**Data shown**
++++++
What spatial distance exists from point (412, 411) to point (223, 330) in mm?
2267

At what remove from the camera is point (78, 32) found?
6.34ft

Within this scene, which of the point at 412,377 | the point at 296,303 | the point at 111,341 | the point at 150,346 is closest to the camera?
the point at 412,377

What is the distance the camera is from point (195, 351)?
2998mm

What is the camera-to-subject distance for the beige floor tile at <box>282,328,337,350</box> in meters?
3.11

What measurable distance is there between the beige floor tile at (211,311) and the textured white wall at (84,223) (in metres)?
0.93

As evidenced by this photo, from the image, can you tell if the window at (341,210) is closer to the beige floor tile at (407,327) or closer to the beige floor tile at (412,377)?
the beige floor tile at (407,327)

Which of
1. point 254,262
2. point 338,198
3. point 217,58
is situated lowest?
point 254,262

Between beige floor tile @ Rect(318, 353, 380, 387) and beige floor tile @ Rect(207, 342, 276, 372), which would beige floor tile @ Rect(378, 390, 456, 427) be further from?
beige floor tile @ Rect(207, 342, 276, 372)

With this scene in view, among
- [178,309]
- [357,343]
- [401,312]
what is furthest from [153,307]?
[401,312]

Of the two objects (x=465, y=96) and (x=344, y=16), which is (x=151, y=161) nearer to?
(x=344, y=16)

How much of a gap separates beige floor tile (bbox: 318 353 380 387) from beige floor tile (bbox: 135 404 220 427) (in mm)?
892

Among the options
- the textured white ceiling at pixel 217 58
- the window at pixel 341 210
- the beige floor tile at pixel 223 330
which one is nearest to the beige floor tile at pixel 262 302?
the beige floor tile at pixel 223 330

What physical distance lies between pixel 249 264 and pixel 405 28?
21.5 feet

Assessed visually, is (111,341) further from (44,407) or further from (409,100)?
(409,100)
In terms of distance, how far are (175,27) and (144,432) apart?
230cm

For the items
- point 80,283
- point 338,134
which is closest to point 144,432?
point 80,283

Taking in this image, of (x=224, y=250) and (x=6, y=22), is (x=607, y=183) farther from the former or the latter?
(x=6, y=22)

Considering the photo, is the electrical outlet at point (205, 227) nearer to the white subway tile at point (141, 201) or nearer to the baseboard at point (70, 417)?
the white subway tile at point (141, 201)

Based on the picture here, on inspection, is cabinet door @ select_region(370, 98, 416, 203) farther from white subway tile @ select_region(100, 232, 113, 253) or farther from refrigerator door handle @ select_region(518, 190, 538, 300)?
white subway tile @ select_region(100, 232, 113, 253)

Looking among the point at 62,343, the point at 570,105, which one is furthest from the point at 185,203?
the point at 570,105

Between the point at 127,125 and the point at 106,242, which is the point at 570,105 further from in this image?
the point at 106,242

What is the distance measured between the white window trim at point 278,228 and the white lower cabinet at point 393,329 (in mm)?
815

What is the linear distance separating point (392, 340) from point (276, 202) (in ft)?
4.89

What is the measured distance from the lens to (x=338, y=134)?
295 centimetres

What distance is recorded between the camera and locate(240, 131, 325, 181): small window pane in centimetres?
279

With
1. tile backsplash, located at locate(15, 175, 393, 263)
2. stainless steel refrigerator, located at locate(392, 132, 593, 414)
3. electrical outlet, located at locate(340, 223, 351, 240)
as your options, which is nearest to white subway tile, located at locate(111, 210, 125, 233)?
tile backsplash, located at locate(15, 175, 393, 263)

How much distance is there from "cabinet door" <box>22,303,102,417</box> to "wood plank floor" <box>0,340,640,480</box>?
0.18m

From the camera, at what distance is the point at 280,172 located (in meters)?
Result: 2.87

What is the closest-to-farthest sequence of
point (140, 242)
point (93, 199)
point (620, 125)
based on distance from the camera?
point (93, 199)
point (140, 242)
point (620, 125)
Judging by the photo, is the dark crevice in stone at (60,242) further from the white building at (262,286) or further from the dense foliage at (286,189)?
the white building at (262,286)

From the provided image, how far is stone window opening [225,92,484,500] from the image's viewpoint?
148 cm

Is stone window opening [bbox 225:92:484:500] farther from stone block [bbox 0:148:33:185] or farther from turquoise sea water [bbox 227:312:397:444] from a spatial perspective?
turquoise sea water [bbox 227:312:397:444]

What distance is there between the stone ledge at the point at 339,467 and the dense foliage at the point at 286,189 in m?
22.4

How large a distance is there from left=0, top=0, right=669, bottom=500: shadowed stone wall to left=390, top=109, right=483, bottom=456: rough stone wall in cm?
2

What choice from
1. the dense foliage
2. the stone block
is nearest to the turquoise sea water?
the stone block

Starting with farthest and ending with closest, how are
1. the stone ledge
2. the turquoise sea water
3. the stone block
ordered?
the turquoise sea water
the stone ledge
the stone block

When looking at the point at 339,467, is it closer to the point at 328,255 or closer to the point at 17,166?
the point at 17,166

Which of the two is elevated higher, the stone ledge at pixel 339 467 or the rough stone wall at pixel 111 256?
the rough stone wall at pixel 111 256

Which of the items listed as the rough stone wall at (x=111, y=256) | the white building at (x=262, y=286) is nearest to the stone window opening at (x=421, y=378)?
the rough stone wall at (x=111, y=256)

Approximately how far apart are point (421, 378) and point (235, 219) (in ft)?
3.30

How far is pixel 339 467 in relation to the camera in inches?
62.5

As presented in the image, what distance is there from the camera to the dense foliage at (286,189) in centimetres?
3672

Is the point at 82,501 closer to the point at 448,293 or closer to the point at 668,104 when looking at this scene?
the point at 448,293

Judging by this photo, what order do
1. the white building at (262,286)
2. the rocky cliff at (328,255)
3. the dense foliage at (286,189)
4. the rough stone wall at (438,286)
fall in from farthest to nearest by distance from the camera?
++++++
**Aim**
Write out the entire listing above word for word, from the first line to the last.

**Problem solution**
What spatial distance exists from point (412, 411) to point (223, 330) in mm?
2267

At what remove from the camera is point (78, 32) found?
6.34ft

Within this scene, which of the point at 412,377 | the point at 296,303 | the point at 111,341 | the point at 150,346 is closest to the camera?
the point at 412,377

What is the distance the camera is from point (195, 351)?
2998mm

What is the camera-to-subject distance for the beige floor tile at <box>282,328,337,350</box> in meters?
3.11

What measurable distance is there between the beige floor tile at (211,311) and the textured white wall at (84,223) (in metres)?
0.93

As evidenced by this photo, from the image, can you tell if the window at (341,210) is closer to the beige floor tile at (407,327) or closer to the beige floor tile at (412,377)?
the beige floor tile at (407,327)

Which of
1. point 254,262
2. point 338,198
3. point 217,58
is situated lowest?
point 254,262

Between beige floor tile @ Rect(318, 353, 380, 387) and beige floor tile @ Rect(207, 342, 276, 372), which would beige floor tile @ Rect(378, 390, 456, 427) be further from?
beige floor tile @ Rect(207, 342, 276, 372)

With this scene in view, among
- [178,309]
- [357,343]
- [401,312]
what is furthest from [153,307]?
[401,312]

Of the two objects (x=465, y=96) and (x=344, y=16), which is (x=151, y=161) nearer to?
(x=344, y=16)

How much of a gap separates beige floor tile (bbox: 318 353 380 387) from beige floor tile (bbox: 135 404 220 427) (in mm)?
892

Among the options
- the textured white ceiling at pixel 217 58
- the window at pixel 341 210
- the beige floor tile at pixel 223 330
which one is nearest to the beige floor tile at pixel 262 302?
the beige floor tile at pixel 223 330

What physical distance lies between pixel 249 264 and pixel 405 28?
21.5 feet

Assessed visually, is (111,341) further from (44,407) or further from (409,100)?
(409,100)
In terms of distance, how far are (175,27) and (144,432) apart?
230cm

For the items
- point 80,283
- point 338,134
which is closest to point 144,432?
point 80,283

Taking in this image, of (x=224, y=250) and (x=6, y=22), is (x=607, y=183) farther from the former or the latter?
(x=6, y=22)

Considering the photo, is the electrical outlet at point (205, 227) nearer to the white subway tile at point (141, 201) or nearer to the baseboard at point (70, 417)?
the white subway tile at point (141, 201)

Based on the picture here, on inspection, is cabinet door @ select_region(370, 98, 416, 203) farther from white subway tile @ select_region(100, 232, 113, 253) or farther from refrigerator door handle @ select_region(518, 190, 538, 300)?
white subway tile @ select_region(100, 232, 113, 253)

Looking among the point at 62,343, the point at 570,105, which one is furthest from the point at 185,203?
the point at 570,105

Between the point at 127,125 and the point at 106,242, which is the point at 570,105 further from in this image?
the point at 106,242

What is the distance measured between the white window trim at point 278,228 and the white lower cabinet at point 393,329 (in mm)?
815

What is the linear distance separating point (392, 340) from point (276, 202) (in ft)?
4.89

What is the measured distance from the lens to (x=338, y=134)?
295 centimetres

What distance is recorded between the camera and locate(240, 131, 325, 181): small window pane in centimetres?
279

With
1. tile backsplash, located at locate(15, 175, 393, 263)
2. stainless steel refrigerator, located at locate(392, 132, 593, 414)
3. electrical outlet, located at locate(340, 223, 351, 240)
as your options, which is nearest to white subway tile, located at locate(111, 210, 125, 233)?
tile backsplash, located at locate(15, 175, 393, 263)

How much distance is there from "cabinet door" <box>22,303,102,417</box> to "wood plank floor" <box>0,340,640,480</box>?
0.18m

From the camera, at what distance is the point at 280,172 located (in meters)?
Result: 2.87

What is the closest-to-farthest sequence of
point (140, 242)
point (93, 199)
point (620, 125)
based on distance from the camera?
point (93, 199)
point (140, 242)
point (620, 125)
Judging by the photo, is the dark crevice in stone at (60,242) further from the white building at (262,286) or further from the dense foliage at (286,189)?
the white building at (262,286)

From the provided image, how far is stone window opening [225,92,484,500] from the image's viewpoint?
148 cm

Is stone window opening [bbox 225:92:484:500] farther from stone block [bbox 0:148:33:185] or farther from turquoise sea water [bbox 227:312:397:444] from a spatial perspective?
turquoise sea water [bbox 227:312:397:444]

What distance is there between the stone ledge at the point at 339,467 and the dense foliage at the point at 286,189 in m?
22.4

How large a distance is there from left=0, top=0, right=669, bottom=500: shadowed stone wall to left=390, top=109, right=483, bottom=456: rough stone wall in cm?
2

What choice from
1. the dense foliage
2. the stone block
is nearest to the turquoise sea water?
the stone block

Starting with farthest and ending with closest, how are
1. the stone ledge
2. the turquoise sea water
3. the stone block
ordered?
the turquoise sea water
the stone ledge
the stone block

When looking at the point at 339,467, is it closer to the point at 328,255 or closer to the point at 17,166?
the point at 17,166

Which of the two is elevated higher, the stone ledge at pixel 339 467 or the rough stone wall at pixel 111 256?
the rough stone wall at pixel 111 256

Which of the items listed as the rough stone wall at (x=111, y=256) | the white building at (x=262, y=286) is nearest to the stone window opening at (x=421, y=378)?
the rough stone wall at (x=111, y=256)

Approximately how far apart are point (421, 378) and point (235, 219) (in ft)?
3.30

How far is pixel 339 467 in relation to the camera in inches?
62.5

As presented in the image, what distance is there from the camera to the dense foliage at (286,189) in centimetres?
3672

Is the point at 82,501 closer to the point at 448,293 or closer to the point at 668,104 when looking at this scene?
the point at 448,293

Judging by this photo, what order do
1. the white building at (262,286)
2. the rocky cliff at (328,255)
3. the dense foliage at (286,189)
4. the rough stone wall at (438,286)
fall in from farthest to nearest by distance from the camera?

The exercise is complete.